Мы зашли. Она забилась в угол, я застрял в дверных жалюзи, словно муха. Оглядел комнату – кругом церковные свечи, ангелочки на стенах. Интерьер, оформленный легкомысленным священником.
– Ты монашка?
– Нет. Ушла из монастыря.
– Поддалась искушению?
– Оставь меня в покое. Впрочем, благослови тебя Бог на обратном пути.
– Господь меня благословит? Как насчет дополнительной платы?
– Атеист.
– Агностик. Даже это не отражает суть…
– Никакой разницы. Может, уйдешь теперь?
– А нельзя ли присесть на минутку?
– Попытаешься соблазнить меня? Не смеши.
– На одну минуточку.
– Ну, давай, говори. А я здесь постою.
Похоже, все мои бывшие подружки выдумали свою религию. Это шаг в правильном направлении, но им тоже идти еще много миль. Наверно, общая проблема для всей страны – чересчур много миль. На таких расстояниях расползутся любые одежды, не выдержит никакое стеганое одеяло, оставив тебя на холодной равнине. В городах то же самое – авеню продуваются ветром.

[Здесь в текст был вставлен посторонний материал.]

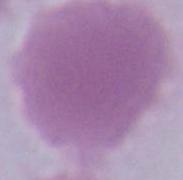
Summary:
  - Identification: red blood cell
  - Magnification: 1000x
  - Modality: photomicrograph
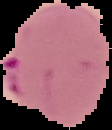
From a thin blood film. The area outside the segmented cell region is set to black. Image is 112×130 pixels. Malaria status: parasitized.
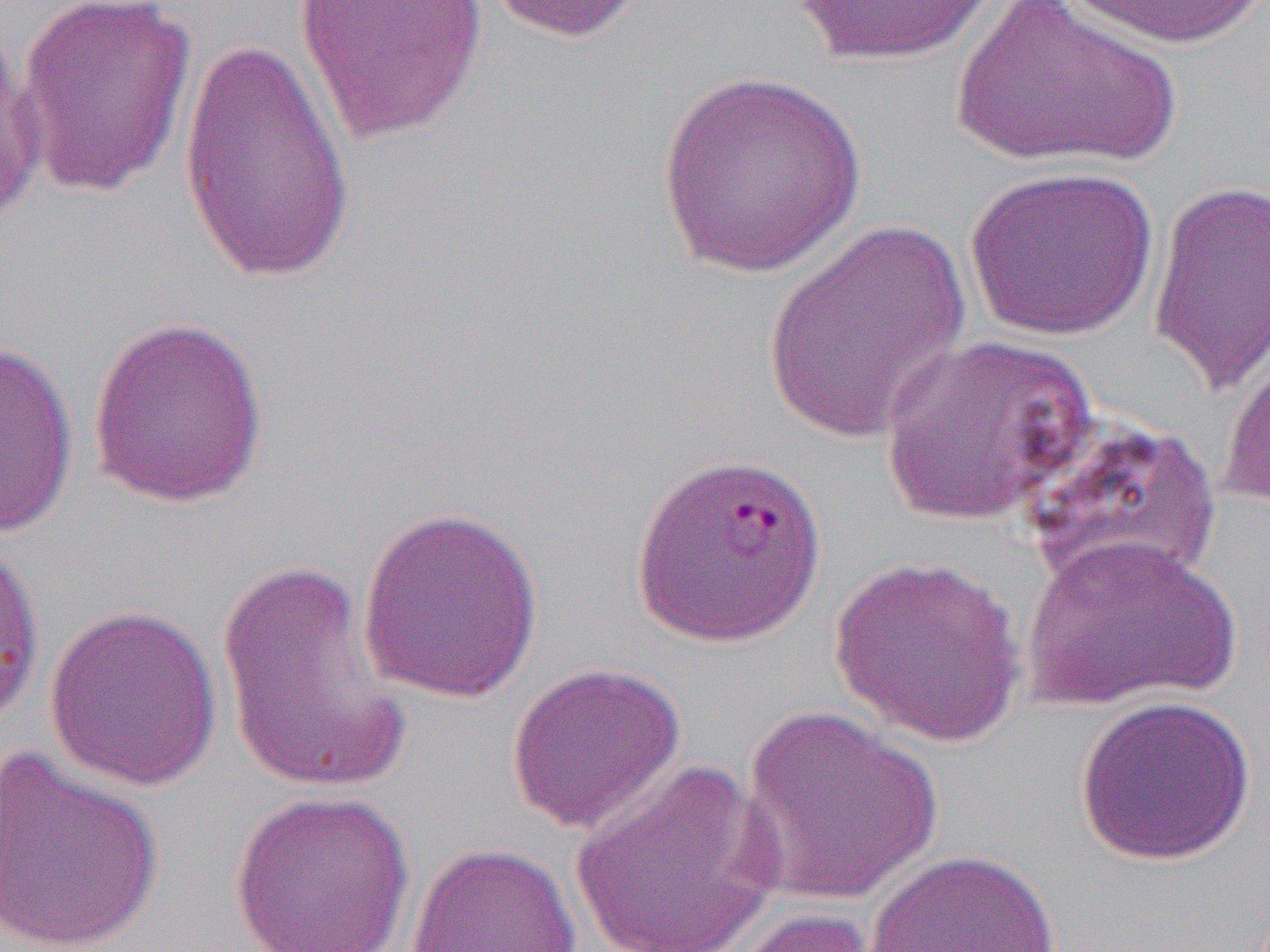
slide-level diagnosis = Plasmodium falciparum
preparation = thin blood film
uninfected red blood cell locations = approximate bounding boxes as [x1, y1, x2, y2] in pixels: [12, 0, 198, 199], [293, 0, 488, 143], [481, 0, 655, 44], [785, 0, 1005, 67], [948, 0, 1184, 172], [1064, 1, 1264, 49], [1, 12, 46, 228], [178, 32, 358, 287], [658, 71, 866, 277], [964, 165, 1160, 341], [1146, 179, 1269, 396], [763, 219, 971, 445], [87, 313, 270, 510], [879, 333, 1096, 526], [0, 335, 81, 542], [1219, 336, 1270, 515], [1020, 413, 1222, 593], [355, 505, 545, 706], [1021, 532, 1241, 712], [0, 536, 45, 731], [829, 554, 1027, 746], [217, 558, 414, 795], [43, 603, 222, 792], [504, 662, 687, 835], [1074, 695, 1256, 867], [738, 704, 944, 906], [0, 748, 165, 952], [567, 760, 786, 952], [228, 789, 416, 951], [404, 841, 582, 951], [864, 848, 1061, 952], [716, 907, 894, 952]
field of view = single
magnification = 1000x
image size = 1270×952 pixels
modality = optical microscopy
Plasmodium falciparum-infected red blood cell locations = approximate bounding boxes as [x1, y1, x2, y2] in pixels: [629, 451, 827, 648]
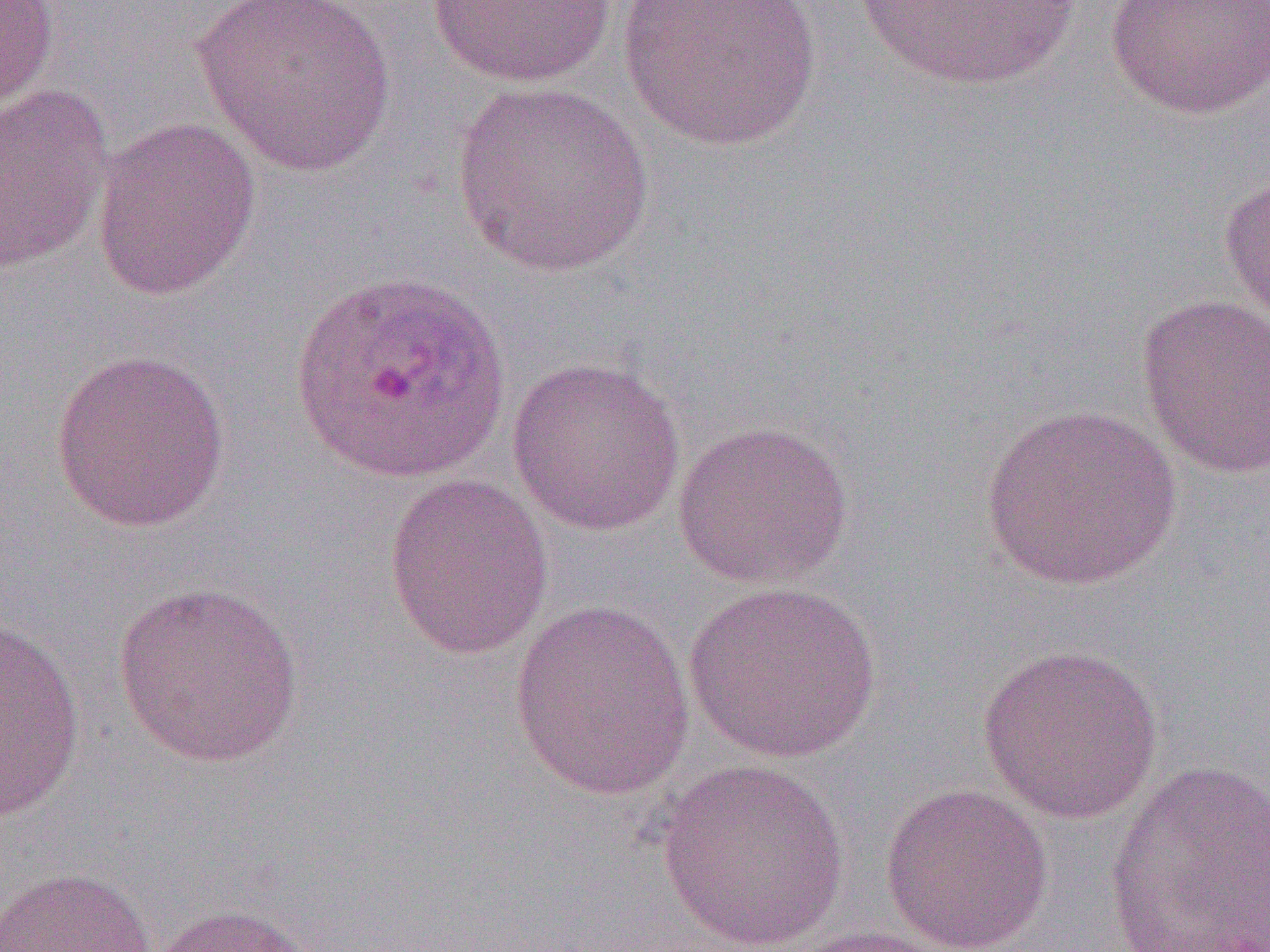
Approximate bounding boxes as [x1, y1, x2, y2] in pixels. Uninfected red blood cell locations: [0, 0, 60, 116], [194, 0, 397, 177], [618, 0, 822, 151], [849, 0, 1084, 95], [1103, 0, 1270, 121], [426, 1, 616, 87], [451, 81, 655, 279], [0, 82, 115, 275], [91, 116, 261, 302], [1217, 169, 1270, 330], [1136, 294, 1270, 480], [48, 347, 232, 534], [506, 357, 687, 537], [979, 404, 1183, 593], [671, 419, 854, 590], [382, 473, 554, 659], [111, 580, 304, 768], [683, 581, 882, 764], [510, 598, 695, 801], [0, 620, 86, 823], [976, 644, 1164, 825], [656, 758, 851, 951], [1103, 760, 1270, 952], [878, 782, 1054, 952], [1, 865, 158, 952], [149, 902, 320, 952], [783, 924, 960, 952]. Plasmodium ovale-infected red blood cell locations: [289, 269, 510, 484]. Slide-level diagnosis: Plasmodium ovale. One field of a larger specimen. 1000x magnification. Optical microscopy. Thin blood film. Image is 1270×952 pixels.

Вот почему так хорош алкоголь: нечто вроде печки, временно поддает жару. Иллюзия, хоть всегда лучше, чем ничего.
– Вчера я узнал, что мои родители погибли во Вьетнаме.
– Сочувствую. Надеюсь, они покоятся в мире. Помолюсь за них… Или это тебе неприятно?
– Я уверен, они не отреагируют на молитву. Видишь ли, коммунисты работают на другую сторону. Тоже, конечно, религия, но они, по крайней мере, старались.
– Ты, должно быть, все время гадал, что с ними стало.
– Знал, что они превратились в прах. Гадал только, где он развеян.
– Господи, какое хладнокровие. Ты хоть что-нибудь на свете любишь?
– Очень многое, только в руки оно не дается. Мне его не удержать. Я – ломбард, все проходит через и мимо меня. Или музей, до отказа забитый туристами с жирными…
– Что касается той ночи – я по-прежнему считаю себя девственницей.
– Ну, считай на здоровье.
– Это не считается.
– Твой Бог к деталям не внимателен.
– Тебе не надоело воображать себя… персоной? Ты же вовсе не тот, кем себя представляешь. Даже не смог лишить меня девственности. Не сорвал цветок.